By Sue Lau on August 05, 2002
"Posted by request."
Serving Size: 1 (89 g)
Servings Per Recipe: 4
"Excellent. This is how I usually prepare my tofu now. I have made this about a dozen times but from reading other reviews and personal preferences I make the following changes: first, I use only about 1 teaspoon of seasoning salt instead of 2 teaspoons regular salt. I found it doesn't need the cornstarch so just use the peanut oil and use a teflon pan when I fry it so it doesn't stick even a bit. Delicious, I love tofu made this way. Thanks for posting."
"I added less than half the amount of salt it called for and still found it to be too salty. Other than that, it cooked well and had a great consistency. The taste would have been great if not for the abundant salt."
"This was pretty good. Too salty for me (and I added less as instructed after reading some comments below) but it was incredibly easy and quick to make. I served it with some grilled asparagus and rice but we actually preferred grabbing them off the plate and snacking on them the next day, as opposed to using them for a meal."
"I thought that the tofu was too salty for my taste but my bf almost ate the whole thing. i also marinated the tofu in the salt/pepper/garlic for about half an hour. I will use less salt next time."

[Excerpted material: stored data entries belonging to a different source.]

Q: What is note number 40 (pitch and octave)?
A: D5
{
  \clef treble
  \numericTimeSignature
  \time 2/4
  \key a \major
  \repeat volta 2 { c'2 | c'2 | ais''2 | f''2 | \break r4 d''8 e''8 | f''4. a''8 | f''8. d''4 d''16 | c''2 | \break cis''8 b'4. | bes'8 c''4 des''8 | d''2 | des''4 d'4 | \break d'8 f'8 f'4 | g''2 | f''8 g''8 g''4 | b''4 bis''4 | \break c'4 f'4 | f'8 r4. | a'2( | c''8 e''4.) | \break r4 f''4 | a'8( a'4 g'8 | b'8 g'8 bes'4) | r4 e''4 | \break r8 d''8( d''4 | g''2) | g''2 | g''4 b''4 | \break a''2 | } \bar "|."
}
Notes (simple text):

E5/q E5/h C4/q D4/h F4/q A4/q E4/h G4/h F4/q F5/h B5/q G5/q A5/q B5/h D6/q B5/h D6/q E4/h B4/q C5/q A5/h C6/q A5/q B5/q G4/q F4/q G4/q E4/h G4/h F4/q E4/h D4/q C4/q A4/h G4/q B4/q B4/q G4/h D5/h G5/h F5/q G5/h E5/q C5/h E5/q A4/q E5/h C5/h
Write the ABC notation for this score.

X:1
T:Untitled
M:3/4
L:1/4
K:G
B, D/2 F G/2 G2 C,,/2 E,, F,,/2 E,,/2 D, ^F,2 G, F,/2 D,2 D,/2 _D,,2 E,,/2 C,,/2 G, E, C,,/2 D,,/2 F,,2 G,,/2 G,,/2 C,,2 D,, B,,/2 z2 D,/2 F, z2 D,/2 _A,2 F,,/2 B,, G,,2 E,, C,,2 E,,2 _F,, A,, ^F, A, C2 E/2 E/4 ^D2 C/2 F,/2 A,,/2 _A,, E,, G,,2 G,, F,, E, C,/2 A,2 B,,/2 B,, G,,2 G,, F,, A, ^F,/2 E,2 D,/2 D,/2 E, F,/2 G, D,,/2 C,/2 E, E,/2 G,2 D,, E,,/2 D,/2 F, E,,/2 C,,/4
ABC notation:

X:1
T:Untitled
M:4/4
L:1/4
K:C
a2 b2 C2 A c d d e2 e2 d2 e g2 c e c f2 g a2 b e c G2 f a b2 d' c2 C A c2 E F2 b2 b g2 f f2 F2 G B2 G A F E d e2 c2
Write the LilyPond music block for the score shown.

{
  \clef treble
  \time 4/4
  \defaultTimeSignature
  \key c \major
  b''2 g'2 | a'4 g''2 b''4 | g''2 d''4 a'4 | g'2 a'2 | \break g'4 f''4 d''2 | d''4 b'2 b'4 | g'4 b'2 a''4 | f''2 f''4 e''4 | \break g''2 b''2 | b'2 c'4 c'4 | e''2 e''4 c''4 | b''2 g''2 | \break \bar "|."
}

"This adds a nice touch to plain tofu! I read other reviews and did reduce the salt portion to half. But, it was still a little too salty for my taste. Next time, I'll probably use only half a teaspoon of salt. Other than that, great flavor and super easy to make! Thanks for the recipe!"
"certainly have to agree on it tasting better than plain tofu..but not the best tasting tofu i've ever tasted either."
"this was okay. i just pan fried it minus the oil to make it as healthy as possible. definitely less salt! thanks..."
"I didn't expect this to be SO good, but it is now my favorite tofu! I did things a little differently. I just sliced the tofu, coated both sides with the spices, let it sit 15 mins or so, coated it and dry fried it with no oil. I LOVE IT! And it couldn't be easier."
"Agree on using less salt. For flair, I added red pepper flakes to the marinade. Diced up some red, green and yellow peppers along with some vidalia onion and served all over rice with soy sauce. A keeper!"
"Very nice dish. I went a little too heavy handed with the salt though, must remember that tofu readily absorbs flavorings, so will be more careful next time. Thank you for posting."
"This was delicious! I'm always trying to find ways to make tofu more appetizing to anti-tofu-ers. This did the trick! :)"
"This is an excellent recipe. It's easy to make, and the ingredients are always handy. A friend who swore he *never* likes tofu had to admit that this was really good. We had it with veggie Singapore noodles (yummy curry flavor) and mixed fresh vegetables. I'll definitely make this again."
"So yummy! I cut the tofu into fat sticks instead of cubes, and the salt and pepper flavor reminded me of french fries. I was worried that they might need a dipping sauce but they were great on their own as a side to the rest of our meal (peanut noodles and spinach sauteed with garlic)."
"I tried this with firm silken style tofu as my regular cotton wrapped tofu had decided to sleep with the fishes. It actually came out really well i cooked the triangle shapes untill they were almost black on the ouside and was rewarded with a crispy outside coating a gooey creamy inside. I loved it the bigger half thought it was ok (but admitted he dosent really like tofu) so i ate his too. cant wait to try it with cotton tofu too! "
"YUM! So easy to make and tastes just like it does in restraurants. I served it with jasmine rice and stirfried veges with cashews (as a side). Be careful- very addictive!"
"Easy to make and very delicious. I would definitely make this dish again. Thank you for the recipe :) Served with coconut rice. Yummy and quick to prepare !!!!"